Querbeet: lauter Lieblings-Bücher

Lyon, Buchhandlung. Foto: Hilke Maunder
Möchte man da nicht gleich hinein gehen und nach schönen Schmökern stöbern?

Hast Du mal einen Buchtipp? Was für tolle Bücher und Schriftsteller kennst Du aus Frankreich? Immer wieder werde ich das gefragt. Dabei bin immer ganz unschlüssig, wer  gerade zu meinen Favoriten gehört – nicht zu den Titeln, die ich erst jüngst gerne gelesen habe, sondern immer wieder gerne zur Hand nehme.

Meine Lieblingstitel: eine total subjektive Auswahl.Wie sieht es bei euch aus? Welche französischen Autoren oder Titel lest ihr gerne? Ich freue mich über eure Tipps und Kommentare!

Meine Lieblingstitel von A-Z:  eine Auswahl

 Ajar, Emile (Romain Gary): Du hast das Leben noch vor Dir

Madame Rosa, alt und rund,  kümmert sich in einem Pariser Vorort um die Kinder von Prostituierten. Besonders am Herzen liegt ihr Mohammed, genannt „Momo“. Um ihn möglichst lange zu „betüttern“, gaukelt sie ihm ein jüngeres Alter vor.
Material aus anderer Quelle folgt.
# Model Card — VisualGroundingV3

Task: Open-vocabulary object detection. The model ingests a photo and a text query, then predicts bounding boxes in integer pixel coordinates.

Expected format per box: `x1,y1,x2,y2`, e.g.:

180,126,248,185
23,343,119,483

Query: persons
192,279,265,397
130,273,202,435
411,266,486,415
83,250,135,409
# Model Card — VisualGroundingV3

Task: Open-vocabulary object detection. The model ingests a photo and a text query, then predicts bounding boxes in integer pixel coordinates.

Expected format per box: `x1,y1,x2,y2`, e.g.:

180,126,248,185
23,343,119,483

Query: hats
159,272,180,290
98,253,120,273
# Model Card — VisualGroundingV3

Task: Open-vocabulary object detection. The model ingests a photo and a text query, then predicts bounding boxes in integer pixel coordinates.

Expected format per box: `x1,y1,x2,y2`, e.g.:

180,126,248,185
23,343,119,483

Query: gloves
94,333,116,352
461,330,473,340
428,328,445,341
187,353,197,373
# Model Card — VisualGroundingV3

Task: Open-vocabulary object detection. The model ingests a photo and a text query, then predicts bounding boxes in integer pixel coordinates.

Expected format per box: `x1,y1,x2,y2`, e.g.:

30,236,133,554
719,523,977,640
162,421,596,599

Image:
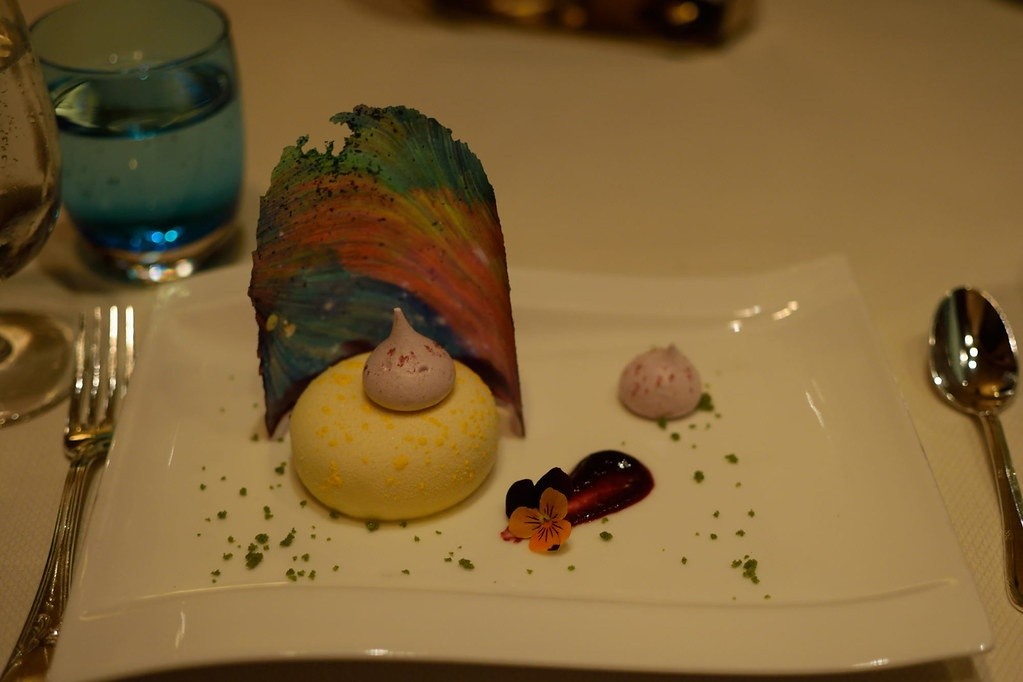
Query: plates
44,269,994,682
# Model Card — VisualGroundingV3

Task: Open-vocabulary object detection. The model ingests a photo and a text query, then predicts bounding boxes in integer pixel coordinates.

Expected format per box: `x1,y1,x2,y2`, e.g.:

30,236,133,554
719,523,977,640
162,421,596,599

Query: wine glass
0,0,78,424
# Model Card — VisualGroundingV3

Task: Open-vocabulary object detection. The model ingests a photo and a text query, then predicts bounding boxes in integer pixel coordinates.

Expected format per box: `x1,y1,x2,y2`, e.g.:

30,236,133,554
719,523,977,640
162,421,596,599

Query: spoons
927,283,1023,614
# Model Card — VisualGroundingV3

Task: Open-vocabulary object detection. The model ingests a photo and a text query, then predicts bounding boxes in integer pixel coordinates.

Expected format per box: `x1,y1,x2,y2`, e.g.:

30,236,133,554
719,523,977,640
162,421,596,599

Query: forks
0,303,135,681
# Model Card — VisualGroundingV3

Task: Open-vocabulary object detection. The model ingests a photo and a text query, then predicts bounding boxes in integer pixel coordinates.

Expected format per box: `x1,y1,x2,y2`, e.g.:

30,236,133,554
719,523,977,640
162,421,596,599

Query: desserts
245,98,528,521
619,346,703,424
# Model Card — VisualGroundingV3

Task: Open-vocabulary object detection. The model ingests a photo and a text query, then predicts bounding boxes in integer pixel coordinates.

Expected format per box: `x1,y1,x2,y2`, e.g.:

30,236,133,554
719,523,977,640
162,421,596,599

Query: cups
28,0,245,270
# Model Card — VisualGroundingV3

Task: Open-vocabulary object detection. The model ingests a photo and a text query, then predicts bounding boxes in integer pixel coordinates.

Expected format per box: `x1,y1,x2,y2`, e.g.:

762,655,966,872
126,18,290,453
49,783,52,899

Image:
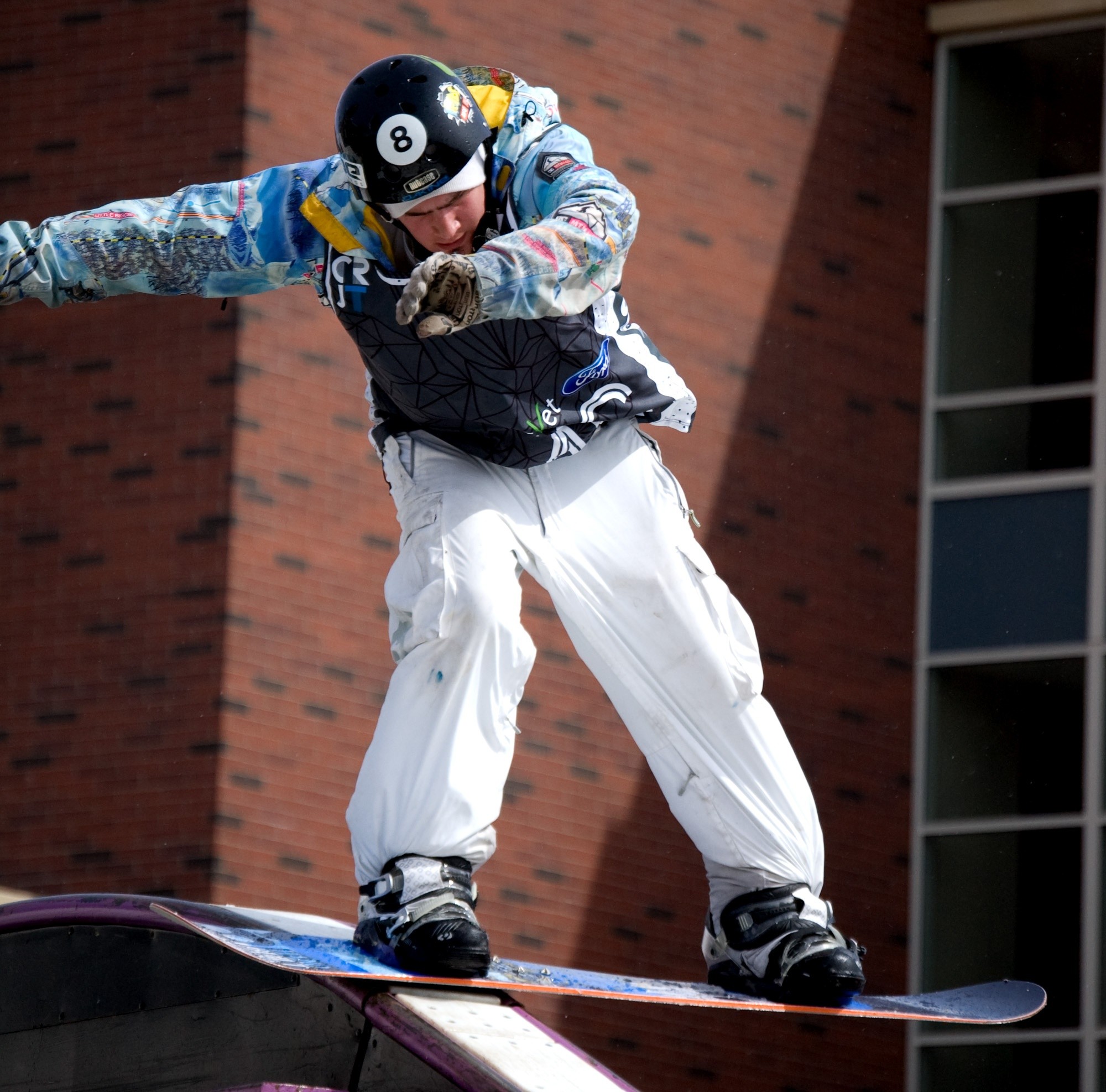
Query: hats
383,140,486,219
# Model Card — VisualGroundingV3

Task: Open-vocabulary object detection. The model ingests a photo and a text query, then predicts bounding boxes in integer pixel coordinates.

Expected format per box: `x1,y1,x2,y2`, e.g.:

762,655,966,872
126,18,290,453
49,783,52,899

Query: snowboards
151,900,1047,1027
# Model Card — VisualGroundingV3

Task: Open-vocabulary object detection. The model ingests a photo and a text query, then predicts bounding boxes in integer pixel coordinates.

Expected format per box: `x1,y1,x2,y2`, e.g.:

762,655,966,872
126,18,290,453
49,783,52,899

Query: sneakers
351,850,492,978
700,877,867,1003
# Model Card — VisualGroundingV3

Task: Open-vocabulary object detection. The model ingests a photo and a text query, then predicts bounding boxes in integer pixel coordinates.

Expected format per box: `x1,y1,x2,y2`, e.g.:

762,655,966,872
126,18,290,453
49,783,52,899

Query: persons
0,54,866,1010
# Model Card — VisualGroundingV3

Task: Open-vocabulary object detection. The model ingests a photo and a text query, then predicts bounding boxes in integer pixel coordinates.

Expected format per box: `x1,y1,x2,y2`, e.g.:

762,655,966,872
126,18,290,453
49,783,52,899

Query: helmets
333,55,494,206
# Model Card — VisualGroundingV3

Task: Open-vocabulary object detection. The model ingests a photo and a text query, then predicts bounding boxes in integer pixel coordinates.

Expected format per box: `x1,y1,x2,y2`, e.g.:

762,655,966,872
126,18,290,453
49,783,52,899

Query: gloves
394,251,482,340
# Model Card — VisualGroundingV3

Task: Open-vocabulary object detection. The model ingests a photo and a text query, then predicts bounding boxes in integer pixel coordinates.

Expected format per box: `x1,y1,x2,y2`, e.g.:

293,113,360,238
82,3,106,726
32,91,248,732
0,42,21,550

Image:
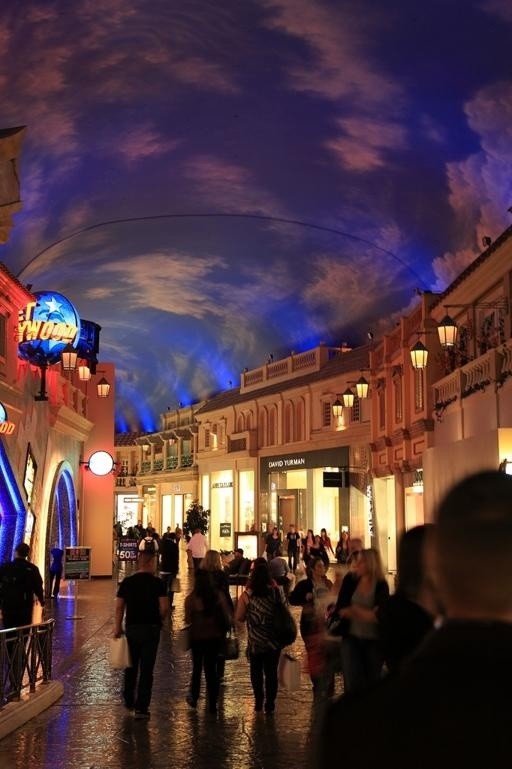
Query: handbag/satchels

Doch dann merkt Momo, dass er bereits 14 Jahre alt ist – und sein Vater kommt zu Besuch… Das heute politisch herrlich inkorrekt wirkende Werk erhielt den Prix Goncourt und wurde 1977 verfilmt unter „La vie devant soi“.

 Barbary, Muriel: Die letzte Delikatesse* (Une Gourmandise)*

Pierre Arthens ist Gastronomiekritiker, sieht sich als „Herr und Meister der bedeutendsten Tafeln Frankreichs“ , immer auf der Suche nach neuen Genüssen und Geschmäckern, und doch trotz aller sinnlichen Eindrücke: unbefriedigt. Als ihm sein Arzt eröffnet, er habe nur noch 48 Stunden zu leben – Leber und Galle seien gesund, sein Herz indes insuffizient – begibt er sich auf eine Gedankenreise durch die Vergangenheit.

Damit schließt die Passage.